----- Text block -----

For ambitious career agents, the allure of setting up an independent practice can be hard to resist. The ability to source products from multiple manufacturers, charge fees and run a business unfettered by carrier restrictions are among the many attractions. Yet, going independent also carries a downside: Advisors stand to lose the support structure and services they enjoyed while wedded to their career agency.
Enter the producer group: a gathering of independent advisors who, at the most basic level, provide a forum for sharing expertise, best practices and a framework through which to collaborate on cases. The largest producer groups–First Financial Resources, M Financial Group, National Financial Partners and Sagemark Consulting Private Wealth Services, among them–have achieved such size that, their proponents argue, the groups effectively substitute for much that is lost when transitioning to independence.

----- Supplied entries -----

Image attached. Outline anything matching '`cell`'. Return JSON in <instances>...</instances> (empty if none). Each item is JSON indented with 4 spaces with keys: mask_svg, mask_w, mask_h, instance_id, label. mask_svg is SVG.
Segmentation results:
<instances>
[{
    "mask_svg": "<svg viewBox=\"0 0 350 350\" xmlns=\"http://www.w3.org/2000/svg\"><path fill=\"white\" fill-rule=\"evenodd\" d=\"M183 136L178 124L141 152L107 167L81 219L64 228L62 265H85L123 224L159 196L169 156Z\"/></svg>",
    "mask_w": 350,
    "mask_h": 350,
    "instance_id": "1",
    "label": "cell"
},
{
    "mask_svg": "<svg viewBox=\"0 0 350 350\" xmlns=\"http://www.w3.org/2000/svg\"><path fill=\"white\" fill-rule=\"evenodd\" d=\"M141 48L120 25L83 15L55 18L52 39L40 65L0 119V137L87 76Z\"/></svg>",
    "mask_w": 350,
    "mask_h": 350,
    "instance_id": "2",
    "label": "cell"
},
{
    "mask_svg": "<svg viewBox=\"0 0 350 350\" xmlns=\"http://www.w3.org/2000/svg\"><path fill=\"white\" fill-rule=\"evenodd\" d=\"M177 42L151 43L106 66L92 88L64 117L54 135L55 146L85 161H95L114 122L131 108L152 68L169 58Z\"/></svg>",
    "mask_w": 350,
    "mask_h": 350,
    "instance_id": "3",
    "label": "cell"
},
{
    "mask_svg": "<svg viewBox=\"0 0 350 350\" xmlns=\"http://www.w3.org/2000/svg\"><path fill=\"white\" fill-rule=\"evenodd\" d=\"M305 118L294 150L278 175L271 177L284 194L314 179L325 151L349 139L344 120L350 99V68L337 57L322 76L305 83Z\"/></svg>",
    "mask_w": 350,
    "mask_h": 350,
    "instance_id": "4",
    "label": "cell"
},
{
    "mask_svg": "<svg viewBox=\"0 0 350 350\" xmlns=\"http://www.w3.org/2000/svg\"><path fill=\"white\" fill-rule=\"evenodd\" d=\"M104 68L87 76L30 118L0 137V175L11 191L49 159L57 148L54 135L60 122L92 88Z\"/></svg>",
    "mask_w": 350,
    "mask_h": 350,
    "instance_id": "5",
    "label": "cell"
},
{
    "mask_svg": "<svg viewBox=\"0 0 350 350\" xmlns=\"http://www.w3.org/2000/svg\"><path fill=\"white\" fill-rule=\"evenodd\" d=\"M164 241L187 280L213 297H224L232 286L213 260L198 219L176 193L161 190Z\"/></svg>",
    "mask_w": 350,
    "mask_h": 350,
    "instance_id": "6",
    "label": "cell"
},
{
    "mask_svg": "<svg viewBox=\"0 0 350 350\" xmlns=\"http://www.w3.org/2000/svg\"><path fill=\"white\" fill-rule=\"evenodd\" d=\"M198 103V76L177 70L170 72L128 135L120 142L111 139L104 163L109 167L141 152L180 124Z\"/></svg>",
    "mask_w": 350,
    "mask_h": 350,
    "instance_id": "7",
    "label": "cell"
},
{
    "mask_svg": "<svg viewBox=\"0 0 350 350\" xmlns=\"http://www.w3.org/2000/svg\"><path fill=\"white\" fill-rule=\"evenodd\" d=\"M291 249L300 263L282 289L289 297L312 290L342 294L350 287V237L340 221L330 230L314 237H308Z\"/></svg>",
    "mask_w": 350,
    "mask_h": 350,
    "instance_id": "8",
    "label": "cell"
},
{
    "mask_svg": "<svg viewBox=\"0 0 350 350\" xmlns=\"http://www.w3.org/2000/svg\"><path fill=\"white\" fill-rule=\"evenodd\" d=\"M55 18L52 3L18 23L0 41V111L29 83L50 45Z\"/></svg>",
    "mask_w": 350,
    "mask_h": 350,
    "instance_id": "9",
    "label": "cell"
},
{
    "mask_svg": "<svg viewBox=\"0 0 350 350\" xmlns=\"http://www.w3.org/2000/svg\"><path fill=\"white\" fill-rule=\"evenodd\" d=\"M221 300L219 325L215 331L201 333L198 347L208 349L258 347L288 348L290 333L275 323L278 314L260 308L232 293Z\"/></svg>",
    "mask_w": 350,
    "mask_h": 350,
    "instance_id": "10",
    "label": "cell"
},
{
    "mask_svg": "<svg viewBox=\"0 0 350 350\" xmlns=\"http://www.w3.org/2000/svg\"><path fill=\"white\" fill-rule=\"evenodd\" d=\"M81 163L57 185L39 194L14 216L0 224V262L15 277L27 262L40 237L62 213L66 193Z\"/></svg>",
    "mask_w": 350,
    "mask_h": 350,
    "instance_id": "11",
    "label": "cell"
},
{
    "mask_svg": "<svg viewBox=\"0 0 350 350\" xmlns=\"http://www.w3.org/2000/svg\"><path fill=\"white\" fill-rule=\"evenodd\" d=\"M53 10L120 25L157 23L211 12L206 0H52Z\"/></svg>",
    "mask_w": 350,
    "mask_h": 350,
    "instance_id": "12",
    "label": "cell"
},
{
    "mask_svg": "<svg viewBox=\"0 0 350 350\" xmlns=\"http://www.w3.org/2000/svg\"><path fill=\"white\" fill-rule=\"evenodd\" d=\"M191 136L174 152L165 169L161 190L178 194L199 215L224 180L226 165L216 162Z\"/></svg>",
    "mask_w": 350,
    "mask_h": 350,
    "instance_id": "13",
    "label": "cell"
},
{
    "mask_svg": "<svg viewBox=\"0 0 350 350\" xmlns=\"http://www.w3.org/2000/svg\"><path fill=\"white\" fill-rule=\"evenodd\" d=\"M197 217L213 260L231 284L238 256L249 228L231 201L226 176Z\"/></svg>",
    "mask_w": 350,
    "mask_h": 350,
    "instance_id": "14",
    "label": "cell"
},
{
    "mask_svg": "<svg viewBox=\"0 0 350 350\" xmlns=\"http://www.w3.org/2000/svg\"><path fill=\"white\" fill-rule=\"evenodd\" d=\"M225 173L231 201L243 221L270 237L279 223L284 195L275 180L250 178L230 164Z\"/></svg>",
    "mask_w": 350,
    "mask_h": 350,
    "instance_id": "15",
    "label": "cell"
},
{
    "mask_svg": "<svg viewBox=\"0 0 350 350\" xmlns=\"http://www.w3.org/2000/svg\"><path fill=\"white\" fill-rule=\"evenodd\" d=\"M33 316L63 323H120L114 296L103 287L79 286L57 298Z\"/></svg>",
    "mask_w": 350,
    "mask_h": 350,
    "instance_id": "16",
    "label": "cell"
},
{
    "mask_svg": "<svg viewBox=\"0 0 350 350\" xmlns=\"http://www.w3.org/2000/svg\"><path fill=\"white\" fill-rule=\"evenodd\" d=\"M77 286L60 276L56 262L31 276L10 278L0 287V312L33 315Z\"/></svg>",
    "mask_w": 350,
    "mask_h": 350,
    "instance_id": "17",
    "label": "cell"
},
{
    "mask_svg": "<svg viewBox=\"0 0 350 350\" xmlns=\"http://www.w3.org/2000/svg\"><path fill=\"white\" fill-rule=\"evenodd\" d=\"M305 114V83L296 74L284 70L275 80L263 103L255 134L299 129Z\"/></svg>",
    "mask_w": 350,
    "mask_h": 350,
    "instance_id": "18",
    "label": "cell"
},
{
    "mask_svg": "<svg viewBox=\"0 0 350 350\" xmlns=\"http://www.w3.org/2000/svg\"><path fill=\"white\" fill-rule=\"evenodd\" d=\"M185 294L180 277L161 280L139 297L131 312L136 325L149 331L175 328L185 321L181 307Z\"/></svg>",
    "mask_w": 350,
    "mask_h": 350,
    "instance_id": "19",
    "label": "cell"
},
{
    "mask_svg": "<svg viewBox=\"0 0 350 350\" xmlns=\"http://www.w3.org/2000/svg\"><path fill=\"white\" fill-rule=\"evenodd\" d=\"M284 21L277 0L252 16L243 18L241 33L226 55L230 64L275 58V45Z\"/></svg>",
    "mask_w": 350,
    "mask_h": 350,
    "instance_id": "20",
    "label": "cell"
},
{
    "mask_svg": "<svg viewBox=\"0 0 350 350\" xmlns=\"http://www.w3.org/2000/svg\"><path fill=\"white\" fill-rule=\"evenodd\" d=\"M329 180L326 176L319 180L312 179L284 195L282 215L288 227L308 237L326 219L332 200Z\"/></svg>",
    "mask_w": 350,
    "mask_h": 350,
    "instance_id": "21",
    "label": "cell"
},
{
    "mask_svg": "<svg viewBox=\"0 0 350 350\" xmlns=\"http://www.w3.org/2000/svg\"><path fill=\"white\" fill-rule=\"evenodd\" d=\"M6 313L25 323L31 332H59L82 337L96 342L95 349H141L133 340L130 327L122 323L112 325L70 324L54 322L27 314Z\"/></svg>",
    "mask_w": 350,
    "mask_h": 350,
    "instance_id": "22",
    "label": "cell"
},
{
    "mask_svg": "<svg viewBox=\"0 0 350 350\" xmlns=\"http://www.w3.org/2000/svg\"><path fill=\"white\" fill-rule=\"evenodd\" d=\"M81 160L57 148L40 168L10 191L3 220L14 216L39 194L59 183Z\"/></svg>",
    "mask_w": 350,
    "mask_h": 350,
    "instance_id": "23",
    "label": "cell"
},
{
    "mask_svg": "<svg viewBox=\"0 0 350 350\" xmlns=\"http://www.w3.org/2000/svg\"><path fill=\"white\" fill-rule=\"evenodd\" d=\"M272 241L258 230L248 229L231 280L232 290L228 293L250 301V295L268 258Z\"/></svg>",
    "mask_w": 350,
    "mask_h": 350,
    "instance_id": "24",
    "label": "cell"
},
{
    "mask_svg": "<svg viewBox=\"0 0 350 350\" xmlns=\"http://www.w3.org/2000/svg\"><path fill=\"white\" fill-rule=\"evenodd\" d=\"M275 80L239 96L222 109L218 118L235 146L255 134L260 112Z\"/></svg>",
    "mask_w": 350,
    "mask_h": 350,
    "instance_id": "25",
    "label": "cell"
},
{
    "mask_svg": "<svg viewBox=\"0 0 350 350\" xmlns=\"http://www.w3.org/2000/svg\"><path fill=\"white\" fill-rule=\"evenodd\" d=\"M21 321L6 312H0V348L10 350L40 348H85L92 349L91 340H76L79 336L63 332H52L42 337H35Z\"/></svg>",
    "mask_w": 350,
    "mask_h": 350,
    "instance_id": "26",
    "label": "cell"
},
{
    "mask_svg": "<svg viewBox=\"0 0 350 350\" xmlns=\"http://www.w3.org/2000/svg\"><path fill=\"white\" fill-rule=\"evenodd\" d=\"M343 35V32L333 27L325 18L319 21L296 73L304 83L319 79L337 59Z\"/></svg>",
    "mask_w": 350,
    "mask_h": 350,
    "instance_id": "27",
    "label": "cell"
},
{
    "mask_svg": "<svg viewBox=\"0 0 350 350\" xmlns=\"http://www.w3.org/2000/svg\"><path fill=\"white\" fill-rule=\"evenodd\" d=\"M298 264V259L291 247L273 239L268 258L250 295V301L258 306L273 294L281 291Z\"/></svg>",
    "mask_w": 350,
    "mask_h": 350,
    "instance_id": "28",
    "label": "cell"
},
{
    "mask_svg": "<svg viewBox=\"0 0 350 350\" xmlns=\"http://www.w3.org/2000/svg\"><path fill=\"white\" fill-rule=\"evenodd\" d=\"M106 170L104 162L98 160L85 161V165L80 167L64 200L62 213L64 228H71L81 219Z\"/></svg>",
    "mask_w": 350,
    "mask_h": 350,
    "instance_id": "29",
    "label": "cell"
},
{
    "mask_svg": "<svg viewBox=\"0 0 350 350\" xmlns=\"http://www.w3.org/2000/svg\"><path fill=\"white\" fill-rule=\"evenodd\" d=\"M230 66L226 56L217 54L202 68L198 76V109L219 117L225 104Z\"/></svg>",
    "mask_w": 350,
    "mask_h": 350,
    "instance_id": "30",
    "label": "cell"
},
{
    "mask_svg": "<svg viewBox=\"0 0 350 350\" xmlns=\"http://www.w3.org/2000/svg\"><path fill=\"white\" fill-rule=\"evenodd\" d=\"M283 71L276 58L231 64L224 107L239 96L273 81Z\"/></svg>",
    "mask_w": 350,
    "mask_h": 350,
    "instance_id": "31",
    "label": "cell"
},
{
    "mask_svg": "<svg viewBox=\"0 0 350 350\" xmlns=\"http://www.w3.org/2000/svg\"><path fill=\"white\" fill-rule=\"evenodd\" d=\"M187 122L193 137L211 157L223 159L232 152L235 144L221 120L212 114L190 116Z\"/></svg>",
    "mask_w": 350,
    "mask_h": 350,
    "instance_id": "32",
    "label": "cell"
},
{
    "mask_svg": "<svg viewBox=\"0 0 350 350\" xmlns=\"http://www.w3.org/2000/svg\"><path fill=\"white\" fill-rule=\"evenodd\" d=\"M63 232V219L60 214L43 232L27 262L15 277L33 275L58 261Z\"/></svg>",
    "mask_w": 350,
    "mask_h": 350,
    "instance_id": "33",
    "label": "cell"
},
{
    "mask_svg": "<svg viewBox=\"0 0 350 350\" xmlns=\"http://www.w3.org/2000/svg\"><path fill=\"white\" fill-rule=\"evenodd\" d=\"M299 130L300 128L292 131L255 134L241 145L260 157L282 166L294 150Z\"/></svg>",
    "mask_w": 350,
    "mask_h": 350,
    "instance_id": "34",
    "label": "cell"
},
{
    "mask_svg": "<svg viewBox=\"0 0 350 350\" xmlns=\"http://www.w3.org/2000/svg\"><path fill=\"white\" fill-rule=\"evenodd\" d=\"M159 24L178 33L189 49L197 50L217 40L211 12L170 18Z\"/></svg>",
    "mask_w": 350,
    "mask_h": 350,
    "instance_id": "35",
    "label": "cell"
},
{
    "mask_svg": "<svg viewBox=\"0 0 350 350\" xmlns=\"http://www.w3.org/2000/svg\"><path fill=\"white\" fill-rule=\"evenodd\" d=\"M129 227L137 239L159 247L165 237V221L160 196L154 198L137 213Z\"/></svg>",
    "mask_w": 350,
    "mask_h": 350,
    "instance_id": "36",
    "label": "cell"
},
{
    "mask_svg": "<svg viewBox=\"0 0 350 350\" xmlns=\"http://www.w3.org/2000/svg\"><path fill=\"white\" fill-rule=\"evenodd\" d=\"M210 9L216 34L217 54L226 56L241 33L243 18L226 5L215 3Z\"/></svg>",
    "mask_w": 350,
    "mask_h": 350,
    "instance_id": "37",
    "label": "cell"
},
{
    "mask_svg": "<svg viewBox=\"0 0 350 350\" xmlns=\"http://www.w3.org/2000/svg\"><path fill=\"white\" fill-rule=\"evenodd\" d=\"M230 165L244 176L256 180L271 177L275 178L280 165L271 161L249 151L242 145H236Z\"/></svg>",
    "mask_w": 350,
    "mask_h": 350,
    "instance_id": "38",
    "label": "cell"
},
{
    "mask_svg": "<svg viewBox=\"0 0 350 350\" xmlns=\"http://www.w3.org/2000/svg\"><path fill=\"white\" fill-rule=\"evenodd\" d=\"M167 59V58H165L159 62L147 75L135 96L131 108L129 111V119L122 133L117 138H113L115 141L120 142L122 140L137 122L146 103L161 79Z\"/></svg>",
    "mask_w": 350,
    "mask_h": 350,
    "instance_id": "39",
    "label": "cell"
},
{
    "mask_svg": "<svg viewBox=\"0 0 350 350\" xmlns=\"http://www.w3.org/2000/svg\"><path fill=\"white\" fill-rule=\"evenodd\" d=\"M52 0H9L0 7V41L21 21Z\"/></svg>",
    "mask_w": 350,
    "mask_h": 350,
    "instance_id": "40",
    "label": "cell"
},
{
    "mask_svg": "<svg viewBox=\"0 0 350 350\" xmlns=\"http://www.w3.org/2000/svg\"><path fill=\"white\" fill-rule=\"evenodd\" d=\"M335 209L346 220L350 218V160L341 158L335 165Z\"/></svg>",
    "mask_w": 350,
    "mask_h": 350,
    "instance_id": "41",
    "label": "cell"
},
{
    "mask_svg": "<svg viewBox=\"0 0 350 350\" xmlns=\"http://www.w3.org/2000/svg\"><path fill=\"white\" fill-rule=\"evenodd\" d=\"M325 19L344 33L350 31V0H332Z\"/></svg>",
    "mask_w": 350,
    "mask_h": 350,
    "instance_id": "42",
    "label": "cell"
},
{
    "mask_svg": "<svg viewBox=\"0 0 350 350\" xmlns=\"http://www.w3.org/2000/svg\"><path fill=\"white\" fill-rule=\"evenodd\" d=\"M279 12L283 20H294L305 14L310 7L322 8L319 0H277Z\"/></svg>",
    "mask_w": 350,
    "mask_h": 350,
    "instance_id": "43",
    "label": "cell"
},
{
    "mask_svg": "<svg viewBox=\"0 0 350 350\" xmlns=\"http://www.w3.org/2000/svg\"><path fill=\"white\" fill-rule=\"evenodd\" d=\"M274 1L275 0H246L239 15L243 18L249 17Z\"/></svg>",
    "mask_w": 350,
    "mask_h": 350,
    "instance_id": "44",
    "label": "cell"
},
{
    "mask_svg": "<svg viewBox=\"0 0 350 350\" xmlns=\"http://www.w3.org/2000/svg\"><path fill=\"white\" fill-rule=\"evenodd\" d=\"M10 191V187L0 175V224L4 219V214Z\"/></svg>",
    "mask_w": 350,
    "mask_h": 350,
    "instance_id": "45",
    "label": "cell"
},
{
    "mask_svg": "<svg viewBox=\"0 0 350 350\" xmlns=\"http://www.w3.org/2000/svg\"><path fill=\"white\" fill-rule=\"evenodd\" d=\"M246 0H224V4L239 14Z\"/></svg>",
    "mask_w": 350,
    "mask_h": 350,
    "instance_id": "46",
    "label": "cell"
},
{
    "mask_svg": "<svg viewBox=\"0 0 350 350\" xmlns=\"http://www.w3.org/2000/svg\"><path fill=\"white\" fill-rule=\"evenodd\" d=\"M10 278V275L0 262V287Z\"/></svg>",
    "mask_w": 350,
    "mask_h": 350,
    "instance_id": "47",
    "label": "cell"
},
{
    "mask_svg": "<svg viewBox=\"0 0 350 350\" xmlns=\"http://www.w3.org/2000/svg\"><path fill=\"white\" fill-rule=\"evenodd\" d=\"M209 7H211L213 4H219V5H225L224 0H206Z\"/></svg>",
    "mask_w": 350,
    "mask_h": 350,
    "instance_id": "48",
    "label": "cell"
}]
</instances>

-----

## Instructions
• A. For each statement, say whether the producer-group passage agrees (yes or no), and quote the words of the passage that decide it: (i) National Financial Partners is named among the largest producer groups. (ii) Going independent has no downside for advisors. (iii) A producer group is a gathering of career agents.
• B. Carry on writing the producer-group passage, starting after its final sentence.
This material has nothing to do with the producer-group passage.

## Results of the tasks
• A.
(i) Yes: "The largest producer groups–First Financial Resources, M Financial Group, National Financial Partners and Sagemark Consulting Private Wealth Services, among them"
(ii) No: "going independent also carries a downside"
(iii) No: "a gathering of independent advisors"

• B.
"The producer group has to a significant degree taken the place of the culture, collegiality and sense of belonging associated with the career agency system," says Jim Gelder, CEO of NFP Insurance Services, Inc. and executive vice president of National Financial Partners, New York, which has 225-plus members. "Within the group, the producer remains independent while securing access to services and expertise that would be difficult to obtain operating on their own."
"I could duplicate the resources and structure of a producer group, but it would be time-consuming and very expensive," adds Patrick Murphy, a partner and relationship manager at Lenox Advisors, a New York-based firm and an NFP member company. "To be able to tap into this model provides a tremendous leg up."
High among the advantages available to members of such producer groups, sources tell National Underwriter, is the ability to quickly secure insurance and financial services expertise not available in one's own practice. Advisors increasingly require such outside skills because of the expanding body of knowledge required to competently service clients in such areas as wealth transfer, business succession planning, executive benefits and asset management.
To assist a client requiring an employee stock ownership plan, for example, Lenox Advisors connected with an NFP member firm that has advanced expertise in ESOPs, a complicated planning area in which relatively few advisors are knowledgeable. Jim McClure, a partner with Murphy at Lenox Advisors' Chicago-based office, acknowledges that his firm could have allied with an unaffiliated company having the requisite expertise.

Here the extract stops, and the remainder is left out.